An RCD constantly monitors the electric current flowing through one or more circuits it is used to protect. If it detects electricity flowing down an unintended path, such as through a person who has touched a live part, the RCD will switch the circuit off very quickly, significantly reducing the risk of death or serious injury.
What are the main types of RCD?
RCDs can help protect you from electric shock in potentially dangerous areas like bathrooms and gardens, and there are various types of RCDs that can be used to make sure you are always as safe as possible.
These are installed in the consumer unit (fusebox) and can provide protection to individual or groups of circuits. A fixed RCD provides the highest level of protection as it protects all the wiring and the sockets on a circuit, and any connected appliances.
These are special socket-outlets with an RCD built into them which can be used in place of a standard socket-outlet. This type of RCD provides protection only to the person in contact with equipment, including its lead, plugged into the special socket-outlet.
These plug into any standard socket-outlet. An appliance can then be plugged into the RCD. They are useful when neither fixed nor socket-outlet RCDs are available but, as with socket-outlet RCDs, they provide protection only to the person in contact with the equipment, including its lead, plugged into the portable RCD.
Are RCDs reliable?
We’ve found that fixed RCDs are about 97% reliable. This improves if they are tested regularly. If you have fixed RCD protection, it will reduce the risk of electric shock to you and your family. It can also protect your home against the risk of fire caused by faulty wiring or appliances.
Remember – Although RCD protection reduces the risk of death or injury from electric shock it does not reduce the need to be careful. Have your wiring checked at least once every 10 years to ensure the safety of you, your family and your home. If you find a fault with your wiring, or an appliance, stop using it immediately and contact a registered electrician.

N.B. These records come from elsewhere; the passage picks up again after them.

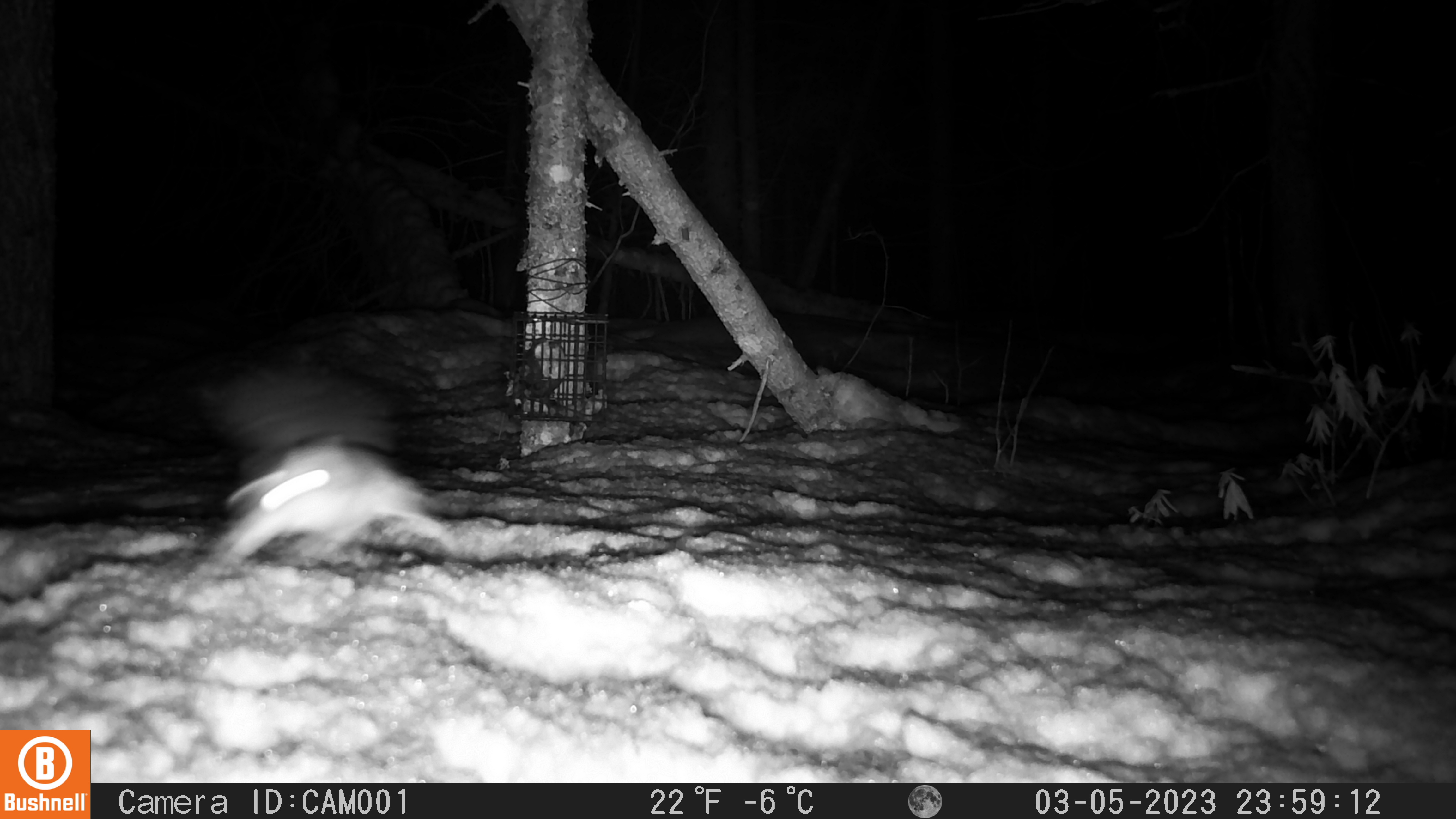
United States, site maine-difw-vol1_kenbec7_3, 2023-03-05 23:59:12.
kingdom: Animalia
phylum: Chordata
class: Mammalia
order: Rodentia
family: Sciuridae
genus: Glaucomys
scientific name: Glaucomys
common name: flying squirrel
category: flying squirrel sp.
Flying squirrel sp. (flying squirrel) (Glaucomys).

Don’t forget to test – You should test all fixed and socket RCDs about every three months. Manufacturers recommend that portable RCDs are tested every time you use them.
Beware – If you hold the test button in for a long time and the RCD does not switch off the electricity supply, then get advice from a registered electrician.
The UK standard for safety – Since July 2008 virtually all circuits in new or rewired homes have been required to include an RCD under the latest edition of BS 7671.
How do I check whether I already have fixed RCD protection?
To check if you have fixed RCD protection, go to your consumer unit and have a look to see if there is a device with a pushbutton marked ‘T’ or ‘Test’. This ‘test’ button is part of an RCD. If an RCD is fitted, there should also be a label on or near the consumer unit stating ‘test quarterly’.